** Provided text follows **
Monday, December 7, 2009

Graph Representation

The final example in Visualizing Data was a graph representation. To start off, we used a short text sample and graphed it in such a way that each word merited its own box, and a line was drawn between each pairing of words that appeared in sequence in the text. The display of the words on the page followed a physics simulation algorithm (specifically mimicking a string), causing the words to try and arrange themselves at the lowest energy state between its connections. If the user clicked and dragged on a word, this would a) fix its position b) turn the color red c) adjust the other words into a new arrangement of lowest energy.


While that doesn't look terrible with such a small data set, it is easy to see how this would quickly get to be too much. In the next iteration, we make all objects a small yellow circle, and only change them into words if selected. Example text for the next three are the first chapter of "Huckleberry Finn."


Same idea with this one, but the radius of each circle is now weighted by frequency in the text. Also, less jarring colors.


The possibilities for this type of representation are pretty big. I am excited to start playing around with it. In closing, here's a picture of how another program rendered this same data set: (Graphviz, filetype .dot)

Thursday, December 3, 2009

Treemaps

For the latest chapter, we harnessed the power of Treemaps (history here) to generate a quick-and-dirty visual comparison of objects. The magnitude of some attribute determines the area given to that object in the representation, giving a visual patchwork that conveys the relative weight of each object relative to the others in its class.

To quickly illustrate the power of this method, the chapter starts off with the example of displaying word frequency in Mark Twain's "Following the Equator":


After laying the conceptual foundation, we turn the idea of Treemaps to a more complex and useful application. The final project asks the user to select a directory to start at, and then maps the files and folders contained in that directory to their relative data usage. Opening window:


I selected my "Pictures" folder, and the first screen appears as such:


As one might gather from the picture, the boxes represented are assigned a hue based on their location from the top-left to bottom-right corners. In this screenshot, focus is given to the "2009-11" folder, which brings the brightness of this box up, and simultaneously dims the other boxes in the field. Clicking on a box causes it to display a recursive Treemap of the folder contents inside of it.

This process is demonstrated the screenshot below, which is a zoom in on the folder "Snapshots" and then a highlighting the folder "2009_05_24", which has a Treemap on all of the files found within that folder. Emphasis is on the file IMG_0087.JPG.


One final touch that I want to mention is that the value of each hue is adjusted based on the most recent modification date of each folder/file. The timescale on that, moreover, uses an algorithm that evaluates all objects displayed on the screen and computes a logarithmic approximation of the set. This is displayed in the following screenshot: (mouse emphasis on the folder "2008-12-15")
** End of Provided text **
** Data under study follows **
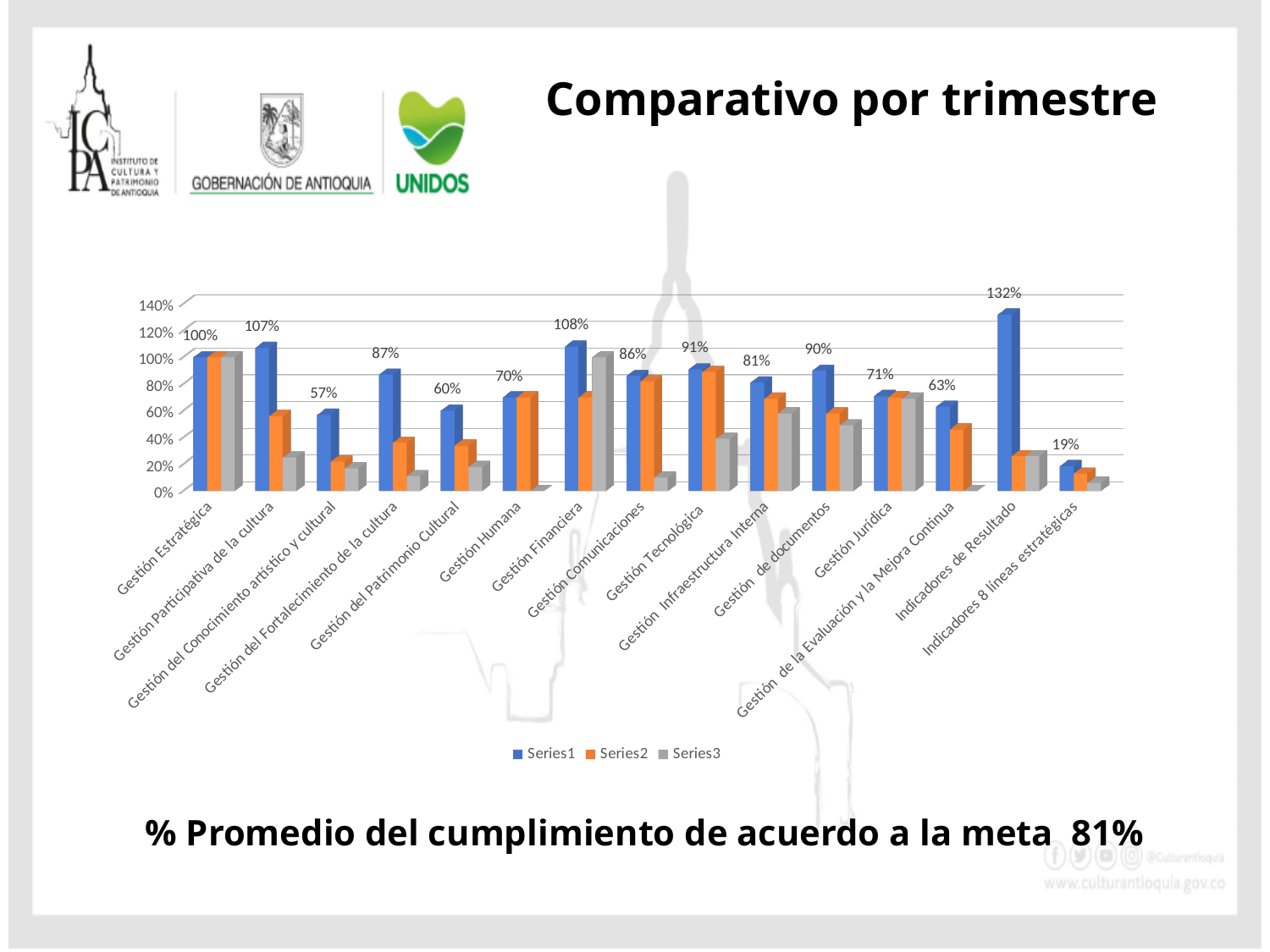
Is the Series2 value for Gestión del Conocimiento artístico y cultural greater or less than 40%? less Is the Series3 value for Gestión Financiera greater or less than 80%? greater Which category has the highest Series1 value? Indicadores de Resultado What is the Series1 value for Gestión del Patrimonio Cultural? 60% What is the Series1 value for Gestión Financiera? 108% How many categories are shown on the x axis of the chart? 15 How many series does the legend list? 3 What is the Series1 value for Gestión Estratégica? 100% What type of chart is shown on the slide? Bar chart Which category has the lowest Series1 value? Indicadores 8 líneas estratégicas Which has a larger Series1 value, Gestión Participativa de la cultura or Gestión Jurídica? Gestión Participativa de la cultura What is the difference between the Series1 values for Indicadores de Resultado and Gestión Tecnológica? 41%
** End of Data under study **
** Data under study follows **
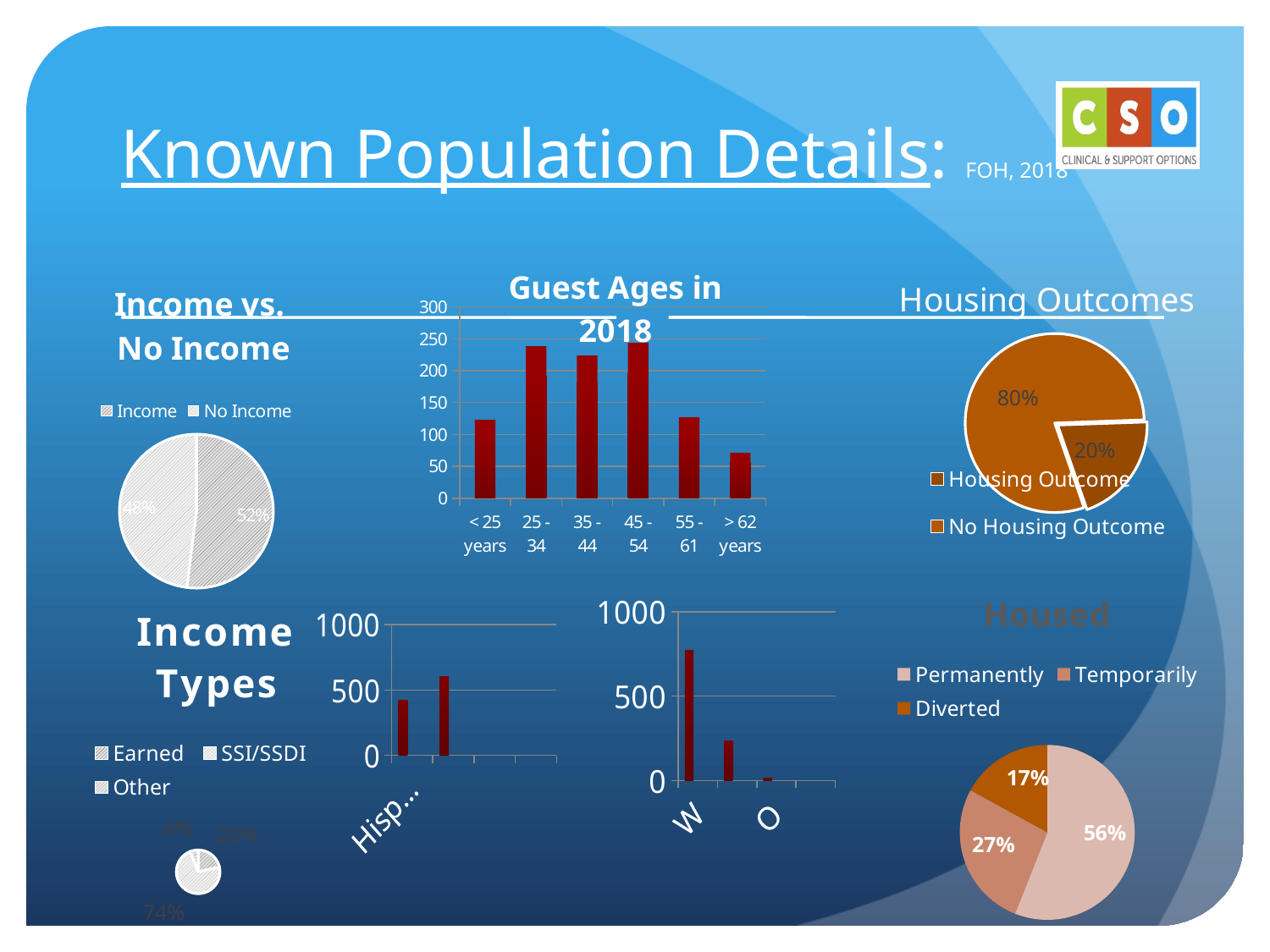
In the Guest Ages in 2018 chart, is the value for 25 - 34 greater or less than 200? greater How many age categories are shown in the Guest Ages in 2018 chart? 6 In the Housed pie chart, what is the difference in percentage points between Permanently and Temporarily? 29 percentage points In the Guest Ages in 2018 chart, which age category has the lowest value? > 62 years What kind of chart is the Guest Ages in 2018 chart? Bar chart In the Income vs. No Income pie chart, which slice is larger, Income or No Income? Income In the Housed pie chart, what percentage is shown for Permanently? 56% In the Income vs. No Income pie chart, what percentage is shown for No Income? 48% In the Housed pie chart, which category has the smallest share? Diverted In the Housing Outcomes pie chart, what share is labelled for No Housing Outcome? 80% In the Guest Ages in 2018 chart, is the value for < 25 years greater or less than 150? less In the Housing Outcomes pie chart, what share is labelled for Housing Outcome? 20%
** End of Data under study **
Task A:
According to the visualization blog text, what determines the area given to each object in a Treemap?
Task B:
Reproduce the passage of the visualization blog text between "I selected my" and "the file IMG_0087.JPG.", inclusive.
The records play no part in what follows.

Expected answer A:
The magnitude of some attribute of that object.

Expected answer B:
I selected my "Pictures" folder, and the first screen appears as such:


As one might gather from the picture, the boxes represented are assigned a hue based on their location from the top-left to bottom-right corners. In this screenshot, focus is given to the "2009-11" folder, which brings the brightness of this box up, and simultaneously dims the other boxes in the field. Clicking on a box causes it to display a recursive Treemap of the folder contents inside of it.

This process is demonstrated the screenshot below, which is a zoom in on the folder "Snapshots" and then a highlighting the folder "2009_05_24", which has a Treemap on all of the files found within that folder. Emphasis is on the file IMG_0087.JPG.